[start of PROVIDED RECORDS]
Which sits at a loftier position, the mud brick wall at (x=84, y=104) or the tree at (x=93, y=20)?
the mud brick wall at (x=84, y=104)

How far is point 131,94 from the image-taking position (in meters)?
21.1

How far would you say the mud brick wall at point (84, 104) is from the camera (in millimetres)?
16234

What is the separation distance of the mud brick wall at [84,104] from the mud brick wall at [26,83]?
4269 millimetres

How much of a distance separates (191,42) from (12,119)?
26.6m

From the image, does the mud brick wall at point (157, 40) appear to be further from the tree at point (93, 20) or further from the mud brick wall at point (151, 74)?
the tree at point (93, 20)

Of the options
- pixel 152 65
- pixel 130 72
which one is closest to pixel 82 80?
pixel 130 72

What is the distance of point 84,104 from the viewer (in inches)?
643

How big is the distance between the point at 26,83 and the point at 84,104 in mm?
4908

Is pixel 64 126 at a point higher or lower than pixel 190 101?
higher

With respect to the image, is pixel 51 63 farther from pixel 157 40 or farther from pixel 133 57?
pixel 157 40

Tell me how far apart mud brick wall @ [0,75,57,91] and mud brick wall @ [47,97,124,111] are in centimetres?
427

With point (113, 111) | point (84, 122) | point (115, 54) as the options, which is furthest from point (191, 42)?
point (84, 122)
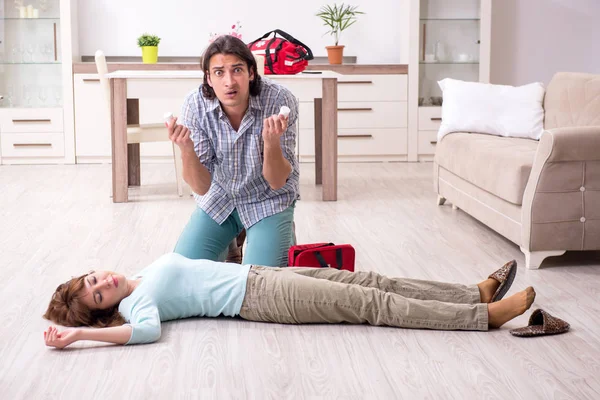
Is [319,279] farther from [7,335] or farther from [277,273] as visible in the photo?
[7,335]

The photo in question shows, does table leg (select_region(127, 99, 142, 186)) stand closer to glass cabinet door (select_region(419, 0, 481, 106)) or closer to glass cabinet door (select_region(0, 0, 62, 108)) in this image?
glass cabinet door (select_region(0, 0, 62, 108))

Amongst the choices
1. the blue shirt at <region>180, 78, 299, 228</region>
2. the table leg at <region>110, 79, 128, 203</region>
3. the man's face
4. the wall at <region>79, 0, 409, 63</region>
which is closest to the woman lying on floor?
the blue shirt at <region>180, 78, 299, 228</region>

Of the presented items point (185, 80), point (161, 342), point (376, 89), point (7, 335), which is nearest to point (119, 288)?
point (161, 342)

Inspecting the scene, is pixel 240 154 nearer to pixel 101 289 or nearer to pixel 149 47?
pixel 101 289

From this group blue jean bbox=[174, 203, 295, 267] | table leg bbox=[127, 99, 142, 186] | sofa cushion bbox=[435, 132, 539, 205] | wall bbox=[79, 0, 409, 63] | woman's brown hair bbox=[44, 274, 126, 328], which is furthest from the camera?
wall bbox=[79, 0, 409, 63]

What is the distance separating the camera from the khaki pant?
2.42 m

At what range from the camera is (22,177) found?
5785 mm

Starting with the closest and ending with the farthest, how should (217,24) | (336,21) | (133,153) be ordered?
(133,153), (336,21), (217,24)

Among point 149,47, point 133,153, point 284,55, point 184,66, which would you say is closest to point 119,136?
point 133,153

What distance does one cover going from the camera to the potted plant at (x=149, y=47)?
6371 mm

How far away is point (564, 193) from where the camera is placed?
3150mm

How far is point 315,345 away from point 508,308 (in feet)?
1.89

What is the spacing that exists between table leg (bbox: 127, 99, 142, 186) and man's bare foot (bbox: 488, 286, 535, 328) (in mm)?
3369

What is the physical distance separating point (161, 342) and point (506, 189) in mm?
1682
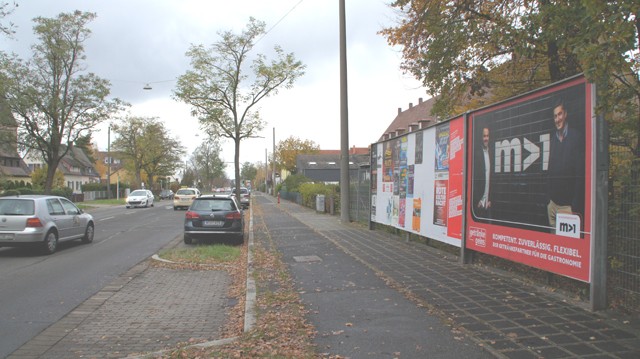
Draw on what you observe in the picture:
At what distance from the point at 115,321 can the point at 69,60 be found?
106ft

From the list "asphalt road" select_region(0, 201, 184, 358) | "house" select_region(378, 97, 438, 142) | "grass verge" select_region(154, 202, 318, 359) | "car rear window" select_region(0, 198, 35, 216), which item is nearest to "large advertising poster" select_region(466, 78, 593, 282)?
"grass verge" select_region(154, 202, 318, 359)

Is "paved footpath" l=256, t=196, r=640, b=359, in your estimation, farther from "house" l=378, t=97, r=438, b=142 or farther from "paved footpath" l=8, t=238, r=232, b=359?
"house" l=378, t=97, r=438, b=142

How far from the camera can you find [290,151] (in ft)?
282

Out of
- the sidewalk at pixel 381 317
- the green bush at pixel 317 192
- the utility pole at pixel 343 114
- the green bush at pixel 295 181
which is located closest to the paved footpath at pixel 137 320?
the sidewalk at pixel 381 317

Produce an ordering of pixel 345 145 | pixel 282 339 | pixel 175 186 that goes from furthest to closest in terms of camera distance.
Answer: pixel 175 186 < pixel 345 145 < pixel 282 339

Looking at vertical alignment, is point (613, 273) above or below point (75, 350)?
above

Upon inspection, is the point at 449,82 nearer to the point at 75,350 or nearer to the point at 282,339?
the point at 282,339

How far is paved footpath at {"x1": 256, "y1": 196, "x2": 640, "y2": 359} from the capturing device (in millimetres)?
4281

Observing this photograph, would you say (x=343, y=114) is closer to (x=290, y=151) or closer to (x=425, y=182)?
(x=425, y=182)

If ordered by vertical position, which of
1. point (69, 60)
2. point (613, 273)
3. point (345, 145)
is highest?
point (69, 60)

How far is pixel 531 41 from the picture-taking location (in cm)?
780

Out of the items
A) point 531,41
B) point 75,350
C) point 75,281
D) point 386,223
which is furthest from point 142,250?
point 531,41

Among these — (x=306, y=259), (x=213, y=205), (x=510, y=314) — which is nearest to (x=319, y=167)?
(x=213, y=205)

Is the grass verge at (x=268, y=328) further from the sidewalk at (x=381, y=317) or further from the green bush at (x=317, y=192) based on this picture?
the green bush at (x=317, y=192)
[end of PROVIDED RECORDS]
# WORK TO COMPLETE
Turn the items above into a numbered list with one line per entry, skipping blank lines and leaving out the picture markers.

# IN RESPONSE
1. Which sits at a loftier position, the mud brick wall at (x=84, y=104) or the tree at (x=93, y=20)?
2. the mud brick wall at (x=84, y=104)
3. How far is point 131,94 from the image-taking position (in meters)?
4. 21.1
5. How far would you say the mud brick wall at point (84, 104) is from the camera (in millimetres)?
6. 16234
7. What is the separation distance of the mud brick wall at [84,104] from the mud brick wall at [26,83]?
8. 4269 millimetres
9. How much of a distance separates (191,42) from (12,119)?
10. 26.6m
11. From the image, does the mud brick wall at point (157, 40) appear to be further from the tree at point (93, 20) or further from the mud brick wall at point (151, 74)?
12. the tree at point (93, 20)
13. Of the options
14. - pixel 152 65
15. - pixel 130 72
16. which one is closest to pixel 82 80?
17. pixel 130 72
18. What is the distance of point 84,104 from the viewer (in inches)?
19. 643
20. How big is the distance between the point at 26,83 and the point at 84,104 in mm?
21. 4908
22. Is pixel 64 126 at a point higher or lower than pixel 190 101?
23. higher
24. With respect to the image, is pixel 51 63 farther from pixel 157 40 or farther from pixel 133 57?
25. pixel 157 40
26. Tell me how far apart mud brick wall @ [0,75,57,91] and mud brick wall @ [47,97,124,111] are in centimetres?
27. 427
28. With point (113, 111) | point (84, 122) | point (115, 54) as the options, which is furthest from point (191, 42)?
29. point (84, 122)
30. Is [319,279] farther from [7,335] or farther from [277,273] as visible in the photo?
31. [7,335]
32. The photo in question shows, does table leg (select_region(127, 99, 142, 186)) stand closer to glass cabinet door (select_region(419, 0, 481, 106)) or closer to glass cabinet door (select_region(0, 0, 62, 108)) in this image?
33. glass cabinet door (select_region(0, 0, 62, 108))
34. Amongst the choices
35. 1. the blue shirt at <region>180, 78, 299, 228</region>
36. 2. the table leg at <region>110, 79, 128, 203</region>
37. 3. the man's face
38. 4. the wall at <region>79, 0, 409, 63</region>
39. which is closest to the woman lying on floor?
40. the blue shirt at <region>180, 78, 299, 228</region>
41. Of the presented items point (185, 80), point (161, 342), point (376, 89), point (7, 335), which is nearest to point (119, 288)?
42. point (161, 342)
43. Inspecting the scene, is pixel 240 154 nearer to pixel 101 289 or nearer to pixel 149 47?
44. pixel 101 289
45. From this group blue jean bbox=[174, 203, 295, 267] | table leg bbox=[127, 99, 142, 186] | sofa cushion bbox=[435, 132, 539, 205] | wall bbox=[79, 0, 409, 63] | woman's brown hair bbox=[44, 274, 126, 328], which is furthest from the camera?
46. wall bbox=[79, 0, 409, 63]
47. What is the distance separating the camera from the khaki pant?
48. 2.42 m
49. At what range from the camera is (22,177) found?
50. 5785 mm
51. Starting with the closest and ending with the farthest, how should (217,24) | (336,21) | (133,153) be ordered?
52. (133,153), (336,21), (217,24)
53. Among point 149,47, point 133,153, point 284,55, point 184,66, which would you say is closest to point 119,136?
54. point 133,153
55. What distance does one cover going from the camera to the potted plant at (x=149, y=47)?
56. 6371 mm
57. How far away is point (564, 193) from where the camera is placed?
58. 3150mm
59. How far is point 315,345 away from point 508,308 (in feet)?
60. 1.89
61. What is the spacing that exists between table leg (bbox: 127, 99, 142, 186) and man's bare foot (bbox: 488, 286, 535, 328) (in mm)?
62. 3369
63. What is the physical distance separating point (161, 342) and point (506, 189) in mm?
64. 1682
65. Draw on what you observe in the picture:
66. At what distance from the point at 115,321 can the point at 69,60 be found?
67. 106ft
68. From the list "asphalt road" select_region(0, 201, 184, 358) | "house" select_region(378, 97, 438, 142) | "grass verge" select_region(154, 202, 318, 359) | "car rear window" select_region(0, 198, 35, 216), which item is nearest to "large advertising poster" select_region(466, 78, 593, 282)?
69. "grass verge" select_region(154, 202, 318, 359)
70. Is "paved footpath" l=256, t=196, r=640, b=359, in your estimation, farther from "house" l=378, t=97, r=438, b=142 or farther from "paved footpath" l=8, t=238, r=232, b=359?
71. "house" l=378, t=97, r=438, b=142
72. How far from the camera can you find [290,151] (in ft)?
73. 282
74. Out of
75. - the sidewalk at pixel 381 317
76. - the green bush at pixel 317 192
77. - the utility pole at pixel 343 114
78. - the green bush at pixel 295 181
79. which is located closest to the paved footpath at pixel 137 320?
80. the sidewalk at pixel 381 317
81. Produce an ordering of pixel 345 145 | pixel 282 339 | pixel 175 186 that goes from furthest to closest in terms of camera distance.
82. Answer: pixel 175 186 < pixel 345 145 < pixel 282 339
83. Looking at vertical alignment, is point (613, 273) above or below point (75, 350)?
84. above
85. Upon inspection, is the point at 449,82 nearer to the point at 75,350 or nearer to the point at 282,339?
86. the point at 282,339
87. How far is paved footpath at {"x1": 256, "y1": 196, "x2": 640, "y2": 359} from the capturing device (in millimetres)?
88. 4281
89. Observing this photograph, would you say (x=343, y=114) is closer to (x=290, y=151) or closer to (x=425, y=182)?
90. (x=425, y=182)
91. If ordered by vertical position, which of
92. 1. point (69, 60)
93. 2. point (613, 273)
94. 3. point (345, 145)
95. is highest?
96. point (69, 60)
97. How far is pixel 531 41 from the picture-taking location (in cm)?
98. 780
99. Out of the items
100. A) point 531,41
101. B) point 75,350
102. C) point 75,281
103. D) point 386,223
104. which is furthest from point 142,250?
105. point 531,41
106. Among these — (x=306, y=259), (x=213, y=205), (x=510, y=314) — which is nearest to (x=319, y=167)?
107. (x=213, y=205)
108. Is the grass verge at (x=268, y=328) further from the sidewalk at (x=381, y=317) or further from the green bush at (x=317, y=192) based on this picture?
109. the green bush at (x=317, y=192)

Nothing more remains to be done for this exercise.